Hope, however, springs eternal among proponents of change in Japan's byzantine political system in which the Liberal Democratic Party (LDP) has held power almost uninterrupted since the war. And some warn it would be risky to rule out the unexpected.
"Until the 'divine nation' comments, I would have said it was almost mathematically impossible for the opposition to get enough seats to put together a ruling coalition," said one Western political analyst. "But with the decline in Mori's support and some signs of panic in the LDP, it just might not be impossible."
Mori, a policy novice known chosen in April by LDP power- brokers while his predecessor, the late Keizo Obuchi, lay ill with a stroke, has seen his popularity slashed after he said Japan was a "divine nation with the emperor at its core."
The comments were an uneasy reminder of the state Shinto religious ideology which was used to justify Japan's aggression in Asia before and during World War II.
The storm stirred up by the remarks has just about halved public support for Mori's cabinet, dragging his popularity to levels unseen by any prime minister facing an election.
Mori is expected to dissolve parliament on Friday and to call a Lower House election, which must be held by October anyway, for June 25. But no official decision has yet been made.
A survey published on Tuesday by the liberal Asahi Shimbun said Mori's support had plunged to 19 percent from the 41 percent seen shortly after he took office, while the disapproval rating for the cabinet soared to 62 percent from 26 percent.
But with the public still worried about Japan's fragile recovery from its worst recession in 50 years, nearly three- quarters of those surveyed said they would give precedence to economic policies when deciding their votes.
"Past experience shows that non-support for the cabinet does not translate directly into votes against the ruling party," said Hiroshi Kuribayashi, a political analyst at Barclays Capital.
"Of course, the antipathy to the cabinet is a minus, people want the economy to recover and many think that only the LDP can accomplish that."
Most surveys, including Asahi's, have shown some erosion of the LDP support but the figures still hover around one-third.
The main opposition Democrats, who want to make criticism of the ruling bloc's free-spending, debt-defying economic policies a key campaign plank, are managing only about 10 percent.
For now, many analysts expect the ruling coalition to see their massive 335-seat Lower House majority shrink but still scrape by with more than half of the seats up for grabs. A poor performance by the LDP would spell the end for Mori as premier.
Recent reforms mean the 500 seats in the Lower House will be reduced to 480, of which 300 are single-seat districts where the LDP's vote-gathering machine still has serious clout and 180 are determined by proportional representation.
"An anti-LDP government is hilariously remote," said Merrill Lynch chief economist Jesper Koll.
But the "floating vote" -- ballots to be cast by voters with no party affiliation -- could upset calculations.
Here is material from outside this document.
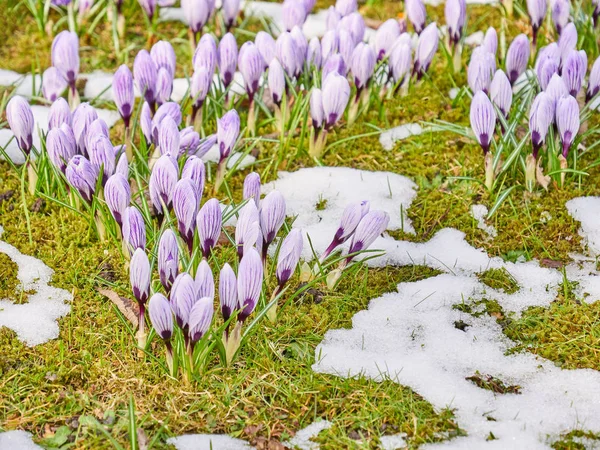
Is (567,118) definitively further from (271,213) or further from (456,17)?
(271,213)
"The popularity of the leader has nothing to do with the base support for the LDP, but there is a lukewarm middle-class that usually votes for the LDP," said the Western analyst.
"That non-core vote could hurt the LDP."
If the ruling bloc does fail to keep its majority, two post- election scenarios could yield an anti-LDP government.
In one case, former LDP secretary-general Koichi Kato, a staunch critic of the coalition with the Buddhist-backed New Komeito and a proponent of fiscal reform, could take his 60 faction members out of the LDP and join the Democrats in forming a new government.
Many, however, doubt that Kato is inclined to mimic one-time ruling party heavyweight Ichiro Ozawa, whose defection from the LDP ahead of the 1993 election was more critical than then-prime minister Kiichi Miyazawa's sinking popularity in setting the stage for an anti-LDP coalition to take power.
That reformist coalition lasted less than a year and the LDP regained power in an odd coalition with the Socialists. Ozawa, head of the tiny opposition Liberals, is now a political orphan.
Barring a defection by Kato, a coalition linking the Democrats with other anti-LDP parties such as the Communists would be needed to forge a new majority government, an outcome all but certain to spell policy confusion on almost every front.